Given instruction a: In the source records, copy out everything from the line containing "As displayed in" down to the line containing "is closest to the viewer?", reproducing both of those lines and everything between them word for word.

Text block:
[BEGIN]
Yet how would we have survived against the predations of ogres, trolls, vampires, werewolves, or even dragons? What would have kept humans from washing over elves, or dwarves, and snuffing them out? I am just plugging in fantasy trope races here—you can substitute any non-human intelligent species. They are all going to fight for their own survival and success in different ways. Remember, we’re not talking about different races of humans here, we are talking different species entirely. Their own solutions should be quite unhuman.

The answers are up to you—this is where the fantasy begins. Possibilities are quite endless, and it’s the thinking of how those possibilities could play out that builds worlds. One thing not to do is assume that the landscape itself kept these rival species separated. That would be a mistake, and too easy of a way out. Humankind spread to every corner of the globe, we didn’t stop at inhospitable wilderness, desert, high mountains, or even wide seas. And we did this spreading early on in our rise to civilization.
[END]
Given instruction b: Condense the paragraph of the fantasy-species passage that begins "The answers are up to you" into a shorter version that keeps its main points.

Source records:
[BEGIN]
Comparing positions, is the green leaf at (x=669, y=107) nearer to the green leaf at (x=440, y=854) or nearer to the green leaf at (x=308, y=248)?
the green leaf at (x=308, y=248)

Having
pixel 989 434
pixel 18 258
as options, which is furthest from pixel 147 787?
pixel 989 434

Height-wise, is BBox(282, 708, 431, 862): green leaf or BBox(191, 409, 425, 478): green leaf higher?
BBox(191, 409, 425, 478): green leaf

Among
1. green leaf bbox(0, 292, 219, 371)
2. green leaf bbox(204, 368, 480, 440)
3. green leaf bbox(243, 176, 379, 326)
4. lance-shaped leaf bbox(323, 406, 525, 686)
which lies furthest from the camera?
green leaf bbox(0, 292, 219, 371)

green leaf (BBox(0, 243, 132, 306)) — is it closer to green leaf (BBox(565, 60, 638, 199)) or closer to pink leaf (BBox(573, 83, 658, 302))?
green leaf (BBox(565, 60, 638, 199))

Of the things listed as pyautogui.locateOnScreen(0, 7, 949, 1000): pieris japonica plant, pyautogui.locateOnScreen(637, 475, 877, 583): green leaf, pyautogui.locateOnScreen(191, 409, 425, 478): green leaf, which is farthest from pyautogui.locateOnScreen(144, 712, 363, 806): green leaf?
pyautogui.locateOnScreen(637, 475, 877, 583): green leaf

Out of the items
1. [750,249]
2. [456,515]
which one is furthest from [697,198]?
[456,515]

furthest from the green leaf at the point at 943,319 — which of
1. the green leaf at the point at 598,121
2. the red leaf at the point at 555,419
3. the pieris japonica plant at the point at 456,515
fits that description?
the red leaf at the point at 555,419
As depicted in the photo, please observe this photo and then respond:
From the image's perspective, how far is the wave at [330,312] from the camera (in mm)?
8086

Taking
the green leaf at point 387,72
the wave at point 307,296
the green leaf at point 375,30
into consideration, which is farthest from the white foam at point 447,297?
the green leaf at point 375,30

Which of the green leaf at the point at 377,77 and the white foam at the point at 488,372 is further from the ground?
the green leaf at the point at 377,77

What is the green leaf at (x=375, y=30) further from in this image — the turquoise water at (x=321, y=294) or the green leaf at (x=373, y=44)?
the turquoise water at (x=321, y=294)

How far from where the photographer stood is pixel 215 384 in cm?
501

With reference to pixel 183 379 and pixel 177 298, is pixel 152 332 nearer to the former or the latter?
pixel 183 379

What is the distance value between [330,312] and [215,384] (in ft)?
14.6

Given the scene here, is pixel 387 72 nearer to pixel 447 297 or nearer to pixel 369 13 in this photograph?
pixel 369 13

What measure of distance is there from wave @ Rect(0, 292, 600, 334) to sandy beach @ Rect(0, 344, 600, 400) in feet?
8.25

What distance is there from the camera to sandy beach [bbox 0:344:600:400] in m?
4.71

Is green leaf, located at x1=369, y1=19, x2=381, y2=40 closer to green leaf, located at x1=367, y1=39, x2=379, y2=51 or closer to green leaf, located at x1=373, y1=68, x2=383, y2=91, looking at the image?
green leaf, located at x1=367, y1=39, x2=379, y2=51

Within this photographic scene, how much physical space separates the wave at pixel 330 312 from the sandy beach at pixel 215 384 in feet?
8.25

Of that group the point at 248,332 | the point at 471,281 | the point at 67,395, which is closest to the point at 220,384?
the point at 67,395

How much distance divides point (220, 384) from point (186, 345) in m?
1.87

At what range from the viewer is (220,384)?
[END]
[BEGIN]
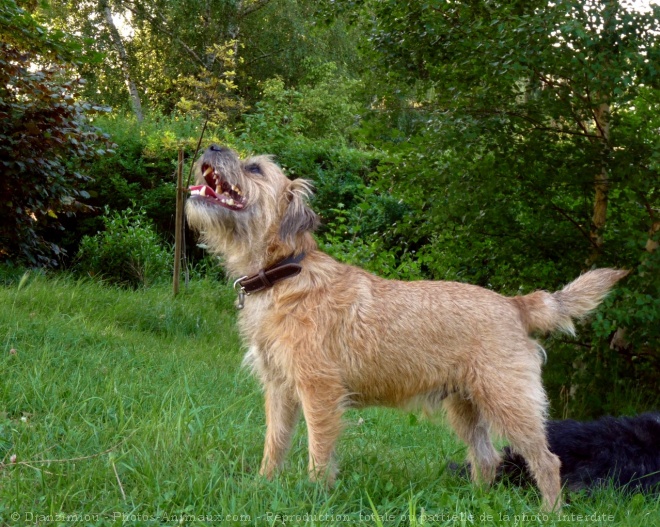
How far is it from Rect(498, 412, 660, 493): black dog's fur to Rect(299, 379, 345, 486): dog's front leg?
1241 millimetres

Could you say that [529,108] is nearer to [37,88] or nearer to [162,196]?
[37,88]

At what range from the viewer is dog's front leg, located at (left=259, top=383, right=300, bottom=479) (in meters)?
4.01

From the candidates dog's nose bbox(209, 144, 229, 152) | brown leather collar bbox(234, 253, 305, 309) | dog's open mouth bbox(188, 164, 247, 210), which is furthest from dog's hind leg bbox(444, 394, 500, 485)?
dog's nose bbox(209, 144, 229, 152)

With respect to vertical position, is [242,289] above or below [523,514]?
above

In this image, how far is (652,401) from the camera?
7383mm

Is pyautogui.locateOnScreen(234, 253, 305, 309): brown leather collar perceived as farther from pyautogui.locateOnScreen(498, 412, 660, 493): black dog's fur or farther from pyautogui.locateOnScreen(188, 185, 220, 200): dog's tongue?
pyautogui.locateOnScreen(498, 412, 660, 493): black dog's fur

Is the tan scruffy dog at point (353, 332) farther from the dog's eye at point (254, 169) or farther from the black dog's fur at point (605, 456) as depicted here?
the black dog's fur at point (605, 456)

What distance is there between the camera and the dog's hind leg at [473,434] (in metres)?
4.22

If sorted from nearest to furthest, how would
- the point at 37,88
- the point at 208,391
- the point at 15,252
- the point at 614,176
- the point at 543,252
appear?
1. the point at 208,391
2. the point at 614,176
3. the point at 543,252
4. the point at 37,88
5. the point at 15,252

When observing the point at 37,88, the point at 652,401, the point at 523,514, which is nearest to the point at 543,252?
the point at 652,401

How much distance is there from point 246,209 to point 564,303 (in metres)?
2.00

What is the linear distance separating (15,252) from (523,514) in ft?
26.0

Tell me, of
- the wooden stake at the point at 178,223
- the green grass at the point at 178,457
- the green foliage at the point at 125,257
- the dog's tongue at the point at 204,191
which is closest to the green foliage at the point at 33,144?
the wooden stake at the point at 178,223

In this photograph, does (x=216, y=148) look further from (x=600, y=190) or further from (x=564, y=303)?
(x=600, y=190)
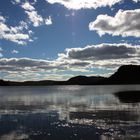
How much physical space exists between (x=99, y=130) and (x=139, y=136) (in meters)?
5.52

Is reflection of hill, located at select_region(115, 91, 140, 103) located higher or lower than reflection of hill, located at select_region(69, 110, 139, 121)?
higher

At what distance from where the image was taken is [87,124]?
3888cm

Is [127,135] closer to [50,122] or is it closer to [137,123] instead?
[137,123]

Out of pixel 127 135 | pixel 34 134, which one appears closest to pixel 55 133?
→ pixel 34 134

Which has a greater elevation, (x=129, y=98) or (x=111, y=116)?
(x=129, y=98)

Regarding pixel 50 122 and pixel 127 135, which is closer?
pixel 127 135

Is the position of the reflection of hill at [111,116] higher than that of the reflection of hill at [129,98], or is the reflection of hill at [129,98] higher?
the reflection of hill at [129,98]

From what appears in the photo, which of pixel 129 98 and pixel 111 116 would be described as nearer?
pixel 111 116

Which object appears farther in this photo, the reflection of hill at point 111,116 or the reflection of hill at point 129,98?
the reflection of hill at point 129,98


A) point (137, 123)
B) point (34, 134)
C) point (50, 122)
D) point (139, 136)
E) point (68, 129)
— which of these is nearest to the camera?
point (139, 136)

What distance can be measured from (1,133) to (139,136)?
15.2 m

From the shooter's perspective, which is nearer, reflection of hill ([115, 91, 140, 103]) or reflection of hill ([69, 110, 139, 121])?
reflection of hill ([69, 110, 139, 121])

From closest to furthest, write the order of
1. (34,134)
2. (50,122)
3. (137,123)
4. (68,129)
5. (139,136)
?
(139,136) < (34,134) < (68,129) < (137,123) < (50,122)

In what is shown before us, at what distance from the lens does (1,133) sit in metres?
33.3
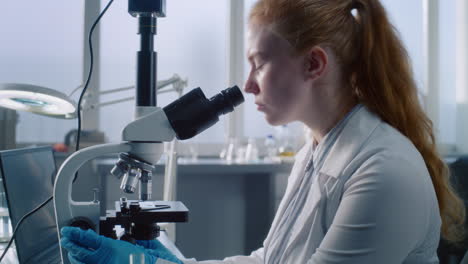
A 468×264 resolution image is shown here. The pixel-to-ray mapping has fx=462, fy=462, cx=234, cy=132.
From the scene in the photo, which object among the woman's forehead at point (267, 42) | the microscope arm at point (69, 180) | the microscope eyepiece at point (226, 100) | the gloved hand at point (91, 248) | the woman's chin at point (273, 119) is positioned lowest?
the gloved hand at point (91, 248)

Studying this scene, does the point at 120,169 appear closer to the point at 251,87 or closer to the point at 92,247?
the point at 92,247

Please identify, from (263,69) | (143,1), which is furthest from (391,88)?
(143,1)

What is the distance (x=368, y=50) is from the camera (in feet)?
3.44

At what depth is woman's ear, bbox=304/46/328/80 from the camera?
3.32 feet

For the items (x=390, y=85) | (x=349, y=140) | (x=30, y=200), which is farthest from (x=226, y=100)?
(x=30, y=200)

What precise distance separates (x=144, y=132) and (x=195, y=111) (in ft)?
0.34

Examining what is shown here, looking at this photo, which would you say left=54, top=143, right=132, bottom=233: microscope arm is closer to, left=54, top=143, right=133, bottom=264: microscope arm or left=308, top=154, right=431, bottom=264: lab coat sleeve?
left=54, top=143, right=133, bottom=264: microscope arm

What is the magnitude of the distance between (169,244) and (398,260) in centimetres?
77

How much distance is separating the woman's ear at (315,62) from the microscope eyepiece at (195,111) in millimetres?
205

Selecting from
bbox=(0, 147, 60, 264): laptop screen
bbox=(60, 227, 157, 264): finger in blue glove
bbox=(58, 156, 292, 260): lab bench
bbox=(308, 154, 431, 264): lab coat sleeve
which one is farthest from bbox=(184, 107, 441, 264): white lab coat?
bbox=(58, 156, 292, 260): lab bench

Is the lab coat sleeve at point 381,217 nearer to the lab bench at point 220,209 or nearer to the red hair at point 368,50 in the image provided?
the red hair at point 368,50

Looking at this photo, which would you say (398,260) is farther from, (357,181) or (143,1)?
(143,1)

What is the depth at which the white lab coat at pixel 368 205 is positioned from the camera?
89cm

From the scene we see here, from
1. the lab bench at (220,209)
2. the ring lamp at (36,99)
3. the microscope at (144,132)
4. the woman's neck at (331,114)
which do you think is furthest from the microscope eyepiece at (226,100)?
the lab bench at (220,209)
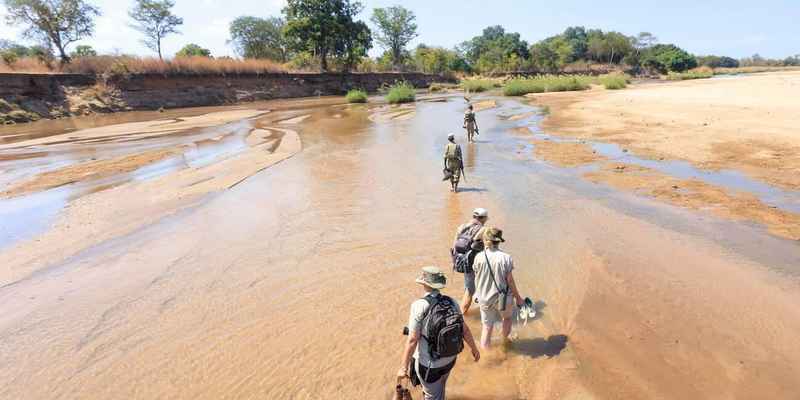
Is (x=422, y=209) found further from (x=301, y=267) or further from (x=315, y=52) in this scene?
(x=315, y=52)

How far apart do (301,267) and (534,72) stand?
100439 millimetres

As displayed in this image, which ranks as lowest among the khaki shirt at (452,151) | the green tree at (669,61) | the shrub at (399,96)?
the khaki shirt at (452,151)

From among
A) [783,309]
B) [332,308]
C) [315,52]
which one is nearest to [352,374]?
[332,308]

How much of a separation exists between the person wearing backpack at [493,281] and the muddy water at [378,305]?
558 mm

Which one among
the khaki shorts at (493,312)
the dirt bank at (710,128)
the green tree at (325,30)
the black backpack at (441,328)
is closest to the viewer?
[END]
Full answer a:
As displayed in this image, which ranks as lowest among the khaki shirt at (452,151) | the green tree at (669,61) | the shrub at (399,96)?
the khaki shirt at (452,151)

From among
A) [783,309]
B) [332,308]
C) [315,52]
which one is nearest to [352,374]?
[332,308]

How much of a separation exists between the person wearing backpack at [493,281] and the muddy water at [378,305]?
558 mm

Which one among
the khaki shorts at (493,312)
the dirt bank at (710,128)
the green tree at (325,30)
the black backpack at (441,328)
is closest to the viewer?

Full answer b: The answers are up to the writer. This is where the fantasy begins, and worlds are built by thinking through how the endless possibilities could play out. One mistake is to assume that the landscape kept rival species apart, because that is too easy a way out. Early in its rise to civilization, humankind spread to every corner of the globe and was not stopped by inhospitable wilderness, deserts, high mountains or even wide seas.